7/2(序)

七月二日 夜

 仕事帰りに高円寺で途中下車して、黒赤ちゃんのライブを観に行った。
 ちょうどギター担当の乾さんの誕生日で、ライブも黒赤ちゃん主催の誕生祭という趣旨だった。
 仕事のトラブルのせいで会社を出るのが予定より遅れてしまった。それで、開演から一時間半ほどの頃にようやく会場に辿り着いた。共演者が「黒赤ちゃんが自信を持ってオススメできる音楽の良いバンド」ばかりだと聞いていたので、黒赤ちゃん以外の共演バンドも楽しみにしていた。しかし、着いた時には既にEDo‐REPORTの演奏の終盤に差し掛かった頃だった。
 EDo‐REPORTは、ピアノ・ベース・ドラムそしてヴァイオリンというカルテット(?)のバンドだ。僕が聞いたのは、爆発しているのだけれどそれがとても美しい、壮大な花火のような楽曲だった。ドラムの五十嵐公太さんは以前JUDY AND MARYのメンバーだったという。
 その次はクノシンジさんの演奏だった。ソロによるギターの弾き語りで、ギターも歌声も少しもぶれず、滑らかに語りかけているような趣があった。外見通りの爽やかなポップスが多くて、聴いていてとても心地良い。
 その次が黒赤ちゃんだった。今回は乾さんの誕生祭ということで、乾さんによるセットリストの選択が行われたそうだ。「朱の月」や「川辺の静寂」など、個性のある楽曲が多かった。プレゼントの笠(ベトナムの農家がしているようなもの)を被って熱演する乾さんや、性格もO型になりつつあるらしいボーカルの松野さんの壊れぶりが良かった。松野さんは、長い間自分の血液型をB型だと思い込んでいたが、最近の精密な検査でO型だということが判明してしまったらしい……。
 アンコールまで全て終わった後、黒赤ちゃんのメンバーや知人に挨拶をして帰り道に着いた。
 夕食を摂るために途中で小さな定食屋に寄った。ハンバーグを中心とした定食を扱っている店で、中年男性と若い女性の二人が店員として働いていた。中年男性はちょうど賄いの食事中だった。食器を洗っている若い女性は、日本人だったけれどジャズやソウルを歌っていそうな雰囲気のある人だった。黒人女性がよくしているように、つやのある髪を後ろで一つにまとめて留めていて、やや太り気味だった。

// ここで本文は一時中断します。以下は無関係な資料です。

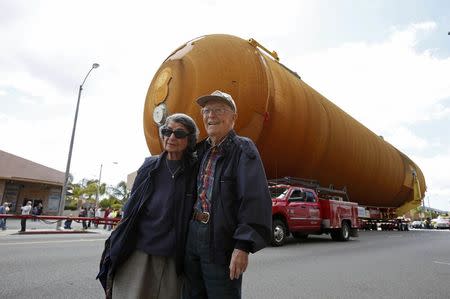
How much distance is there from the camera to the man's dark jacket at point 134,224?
70.8 inches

 僕はハンバーグとメンチカツの付くCセットを頼んだ。ナイフとフォークを使って食べた。なぜか何度もナイフを落とし、そのたびに大きな音を立ててしまった。
 客はしばらく僕ひとりだった。女性店員と男性店員が喋っているのが良く聞こえた。二人とも声がやや大きめだった。男性店員は女性店員に学校での様子を聞いていた。どのくらいの年齢の人間がいるのか、という問い掛けに、女性店員は、社会人の人も多いと答えていた。介護の資格などを持っている人がキャリアアップのためにやってくると言う。介護からのキャリアアップというと看護学校か何かかな、と僕は思った。でも女性店員のような人に看護されたくないなあ、と失礼にも思ってしまった。
 やがて僕はハンバーグを食べ終わって、店を出て帰路に着いた。その時は、翌々日に看護師のお世話になってしまうとはまったく思わなかった。